B.C. auto insurance rates could jump 30 per cent, says report

by Geordon Omand, The Canadian Press   

Canadian Manufacturing
Financing Operations Regulation Small Business Public Sector

The province's attorney general said there won't be a rate increase, despite a report that says a massive overhaul at B.C.'s insurance corporation is required to avoid steep hikes

VANCOUVER—British Columbia’s attorney general is reassuring drivers they will not be on the hook for a hike in auto-insurance rates, despite a July 24 report forecasting prices could soar as much as 30 per cent without immediate and drastic action.

David Eby said such a rate increase would not happen under his watch, as he lambasted the former Liberal administration for leaving the Insurance Corp. of British Columbia in a financial mess.

“This is a very serious and a very grave concern,” Eby said during a news conference in Vancouver after the report was made public.

“We will take the steps necessary to fix what is happening at ICBC, to make British Columbia’s roads safer for British Columbians and to ensure that rates are affordable for British Columbians, because clearly that is not where we are tracking right now,” said Eby, who is also the minister responsible for ICBC.


The report by Ernst & Young was commissioned under the previous government and says a massive overhaul to the corporation must happen immediately in order to avoid steep rate hikes.

“B.C.’s auto insurance system is facing unprecedented challenges,” says the report. “The average driver in B.C. may need to pay almost $2,000 in annual total premiums for auto insurance by 2019.”

The report points to a spike in the number of car crashes and a jump in the cost of vehicle repairs and injury claims as some of the main reasons for growing financial pressure at the Crown corporation. The government has also sheltered B.C. drivers for years from necessary rate increases, it says.

“This rate protection has eroded ICBC’s financial situation to a point where such efforts are not sustainable.”

The previous Liberal government directed the board of ICBC to commission the report last year, months before the May election.

The report suggests changes that include capping payments for pain and suffering, making high-risk drivers pay more, charging higher rates for luxury vehicles and bringing back speed cameras, commonly referred to as photo radar.

Eby dismissed some of the report’s proposals as non-starters, including photo radar and no-fault insurance, which directs a person involved in an incident to deal with their own insurance company regardless of who is at fault.

He also criticized the previous government for treating the Crown corporation as a “bank machine,” withdrawing money when it was convenient in order to distort the province’s overall finances to show them as healthier than they really were.

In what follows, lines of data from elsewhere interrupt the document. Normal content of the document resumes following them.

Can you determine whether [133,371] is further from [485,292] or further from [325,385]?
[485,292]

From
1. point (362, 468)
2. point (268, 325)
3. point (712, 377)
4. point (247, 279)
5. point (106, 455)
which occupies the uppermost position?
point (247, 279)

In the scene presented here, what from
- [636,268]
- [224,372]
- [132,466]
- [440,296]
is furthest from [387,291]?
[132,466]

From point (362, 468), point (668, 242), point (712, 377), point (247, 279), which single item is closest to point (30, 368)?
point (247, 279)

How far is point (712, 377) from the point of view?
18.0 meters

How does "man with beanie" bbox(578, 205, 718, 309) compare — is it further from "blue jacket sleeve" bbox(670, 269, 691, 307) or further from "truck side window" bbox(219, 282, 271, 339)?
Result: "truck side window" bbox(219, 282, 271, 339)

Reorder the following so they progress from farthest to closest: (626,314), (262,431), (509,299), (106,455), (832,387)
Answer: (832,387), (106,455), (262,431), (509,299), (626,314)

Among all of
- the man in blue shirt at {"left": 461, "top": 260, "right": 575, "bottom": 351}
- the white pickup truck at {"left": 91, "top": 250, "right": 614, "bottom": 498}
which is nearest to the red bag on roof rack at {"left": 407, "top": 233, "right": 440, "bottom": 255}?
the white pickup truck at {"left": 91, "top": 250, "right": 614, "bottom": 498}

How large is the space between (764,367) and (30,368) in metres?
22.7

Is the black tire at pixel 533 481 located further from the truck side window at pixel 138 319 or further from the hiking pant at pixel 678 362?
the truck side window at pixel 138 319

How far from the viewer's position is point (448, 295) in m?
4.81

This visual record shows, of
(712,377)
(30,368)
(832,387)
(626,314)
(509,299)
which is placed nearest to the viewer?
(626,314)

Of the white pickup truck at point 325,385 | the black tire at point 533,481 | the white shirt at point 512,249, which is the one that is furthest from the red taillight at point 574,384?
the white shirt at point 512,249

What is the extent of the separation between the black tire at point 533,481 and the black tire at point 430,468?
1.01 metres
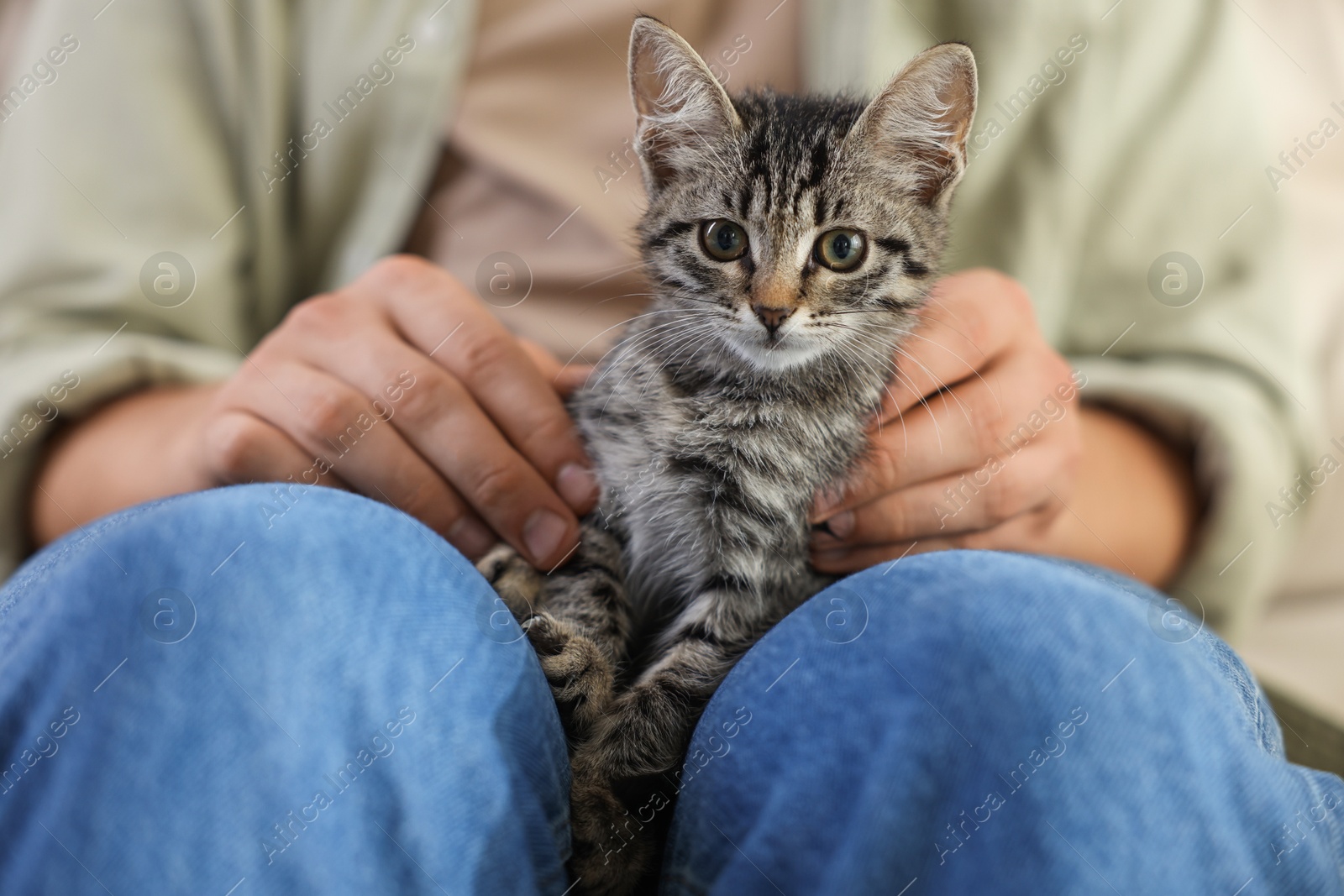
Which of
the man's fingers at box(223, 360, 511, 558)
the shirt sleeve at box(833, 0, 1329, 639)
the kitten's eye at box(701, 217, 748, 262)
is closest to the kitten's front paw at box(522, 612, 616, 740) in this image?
the man's fingers at box(223, 360, 511, 558)

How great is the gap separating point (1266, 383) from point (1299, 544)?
44 cm

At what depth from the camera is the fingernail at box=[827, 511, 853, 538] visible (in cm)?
99

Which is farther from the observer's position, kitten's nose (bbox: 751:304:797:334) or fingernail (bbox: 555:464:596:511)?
fingernail (bbox: 555:464:596:511)

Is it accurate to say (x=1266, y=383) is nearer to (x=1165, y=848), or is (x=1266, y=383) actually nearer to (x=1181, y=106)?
(x=1181, y=106)

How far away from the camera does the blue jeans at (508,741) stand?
0.60 metres

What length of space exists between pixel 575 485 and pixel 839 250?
0.44m

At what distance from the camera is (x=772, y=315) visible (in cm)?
90

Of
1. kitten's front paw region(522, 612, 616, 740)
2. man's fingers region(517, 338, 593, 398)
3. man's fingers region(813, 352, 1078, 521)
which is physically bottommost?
kitten's front paw region(522, 612, 616, 740)

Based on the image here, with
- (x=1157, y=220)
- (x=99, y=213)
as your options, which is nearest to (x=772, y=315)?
(x=1157, y=220)

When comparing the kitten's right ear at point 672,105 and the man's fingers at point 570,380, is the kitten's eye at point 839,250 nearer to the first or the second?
the kitten's right ear at point 672,105

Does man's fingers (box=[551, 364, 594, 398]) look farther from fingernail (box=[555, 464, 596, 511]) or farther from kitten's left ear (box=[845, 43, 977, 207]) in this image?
kitten's left ear (box=[845, 43, 977, 207])

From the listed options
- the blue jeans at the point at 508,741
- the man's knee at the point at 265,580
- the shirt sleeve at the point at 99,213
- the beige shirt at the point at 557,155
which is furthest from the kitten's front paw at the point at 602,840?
the shirt sleeve at the point at 99,213

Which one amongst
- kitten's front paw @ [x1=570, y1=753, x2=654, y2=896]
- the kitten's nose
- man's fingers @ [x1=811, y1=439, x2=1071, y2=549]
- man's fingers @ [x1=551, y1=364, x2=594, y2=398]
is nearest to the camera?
kitten's front paw @ [x1=570, y1=753, x2=654, y2=896]

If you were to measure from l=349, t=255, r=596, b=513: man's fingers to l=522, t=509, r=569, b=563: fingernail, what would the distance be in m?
0.05
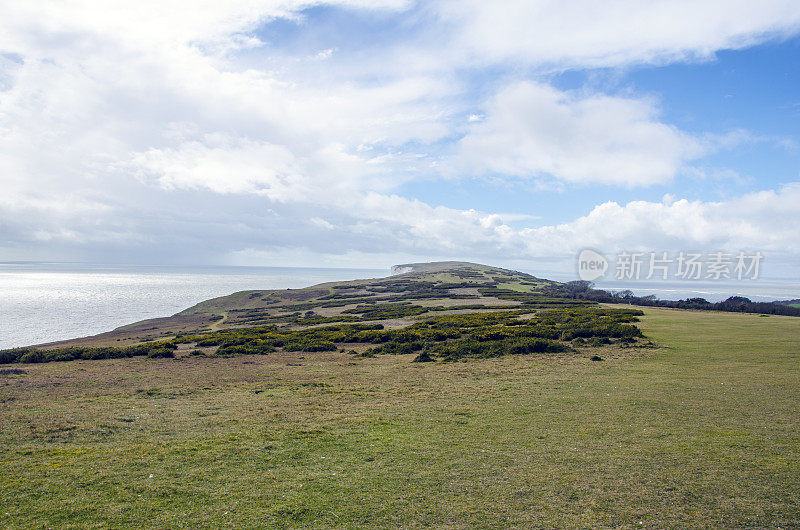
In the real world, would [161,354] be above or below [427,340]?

“ICBC has been careening toward a crisis over at least the last couple of years. This should have been an election issue,” Eby said.

“Our goal is to make roads as safe as possible and to make sure that rates stay affordable for British Columbians, and that’s what we’ll be doing. It was not a priority of the previous government, obviously.”

Liberal MLA Andrew Wilkinson, who served briefly as attorney general, criticized Eby for failing to outline a concrete plan to help ICBC.

“It’s time for the NDP to show some competence in office and tell us what they’re going to do,” he said of the government that was sworn in last week.

Wilkinson did not respond when asked about what responsibility the Liberal government accepted for its role in ICBC’s financial circumstances.